● Extrait à lire
* * * * * * *

1- Pourquoi une librairie

 ?

Le contexte local est primordial dans la création de la librairie. Les lieux privilégiés de rencontre et de réunions se disloquant les uns après les autres, il est apparu à certains, nécessaire de créer un point d’achoppement pour éviter une
trop grande désarticulation des divers groupes et individus. Et par ailleurs, l’absence de librairies suffisamment ouvertes : dépôt de revues, sélection permanente... laissait stagner Stras­bourg dans son provincialisme : l’information (revues, brochures textes en tout genre) étant toujours centralisée dans les hauts lieux parisiens. Ces deux éléments sont donc les motivations centrales de la L. B, C. Mais que sont-elles devenues par la suite ?...

2- Le lieu de rencontre et l’"espace de liberté"

Dès le départ, la librairie s’est définie en dehors des Partis et des Groupes officiels, I1 n’a jamais été question d’une cohésion politique, la disparité des groupes fondateurs étant un fait admis et respecté. D’ailleurs, une telle entre­prise en province (à l’exception de Lyon) n’est guère possible sans une large participation de groupes et d’individus. Paris a vu fleurir une série de librairies militantes : conseillistes, Mao (en tout genre), eco-m...e, parpaillote, anar-stali­nienne, anar-spontex, underground ... ; ces "entreprises "vi­votent grâce à la surpopulation parisienne. Mais en province une orthodoxie quelconque est impensable.

Comme nous l’avons vu, les problèmes financiers sont au premier plan, il est né­cessaire de faire le plein (sur un seul endroit) d’une clien­tèle (?) déjà très sélectionnée. En plus notre présence a d’u­ne certaine façon encouragé (et obligé) les autres libraires traditionnels et religieux à faire vitrine... ; la concurrence n’est donc pas un leurre.

* * * * * * *

● Données fournies

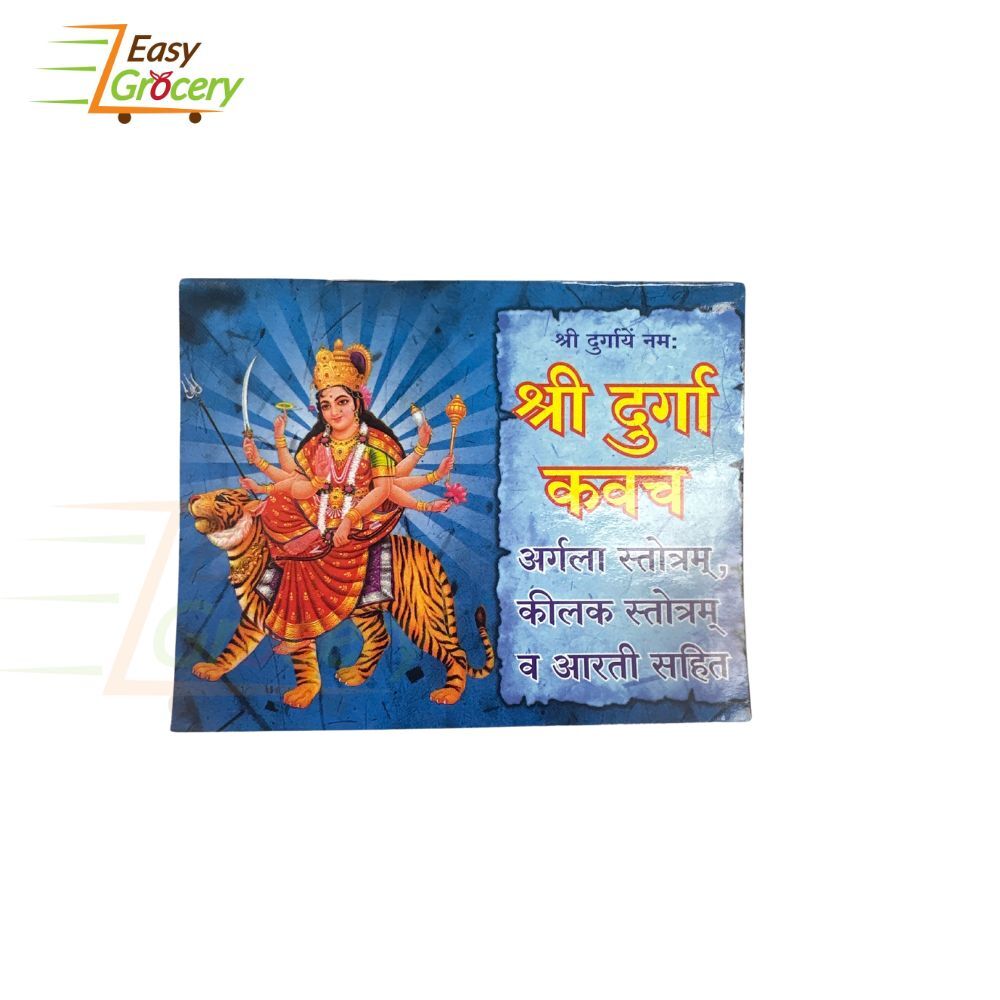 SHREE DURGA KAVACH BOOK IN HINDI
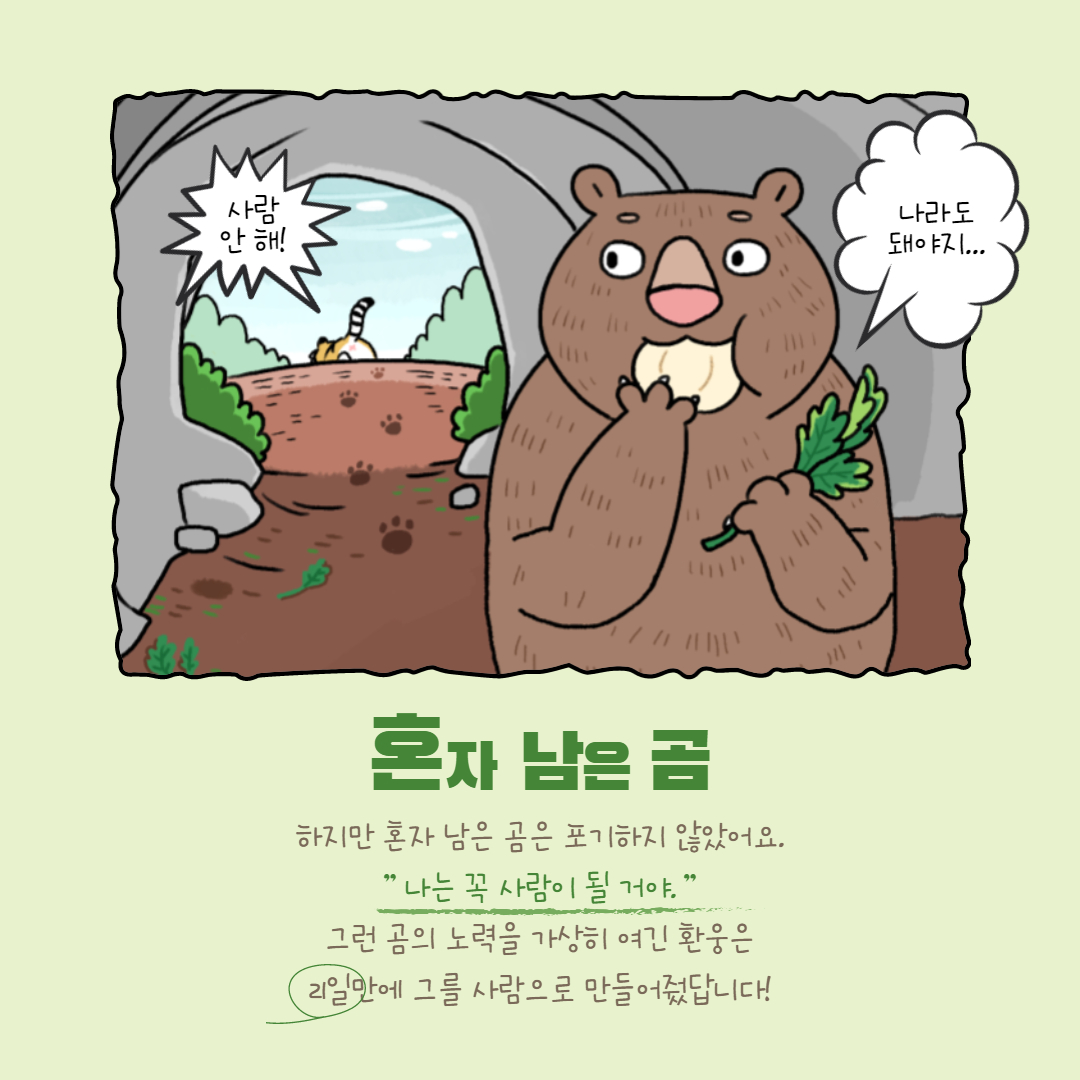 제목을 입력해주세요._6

* * * * * * *

● Énoncé du problème
Dans le texte sur la librairie, quelle ville de province fait exception, où une telle entreprise n'exige pas forcément une large participation de groupes et d'individus ?

● Résultat de l'exercice
Lyon.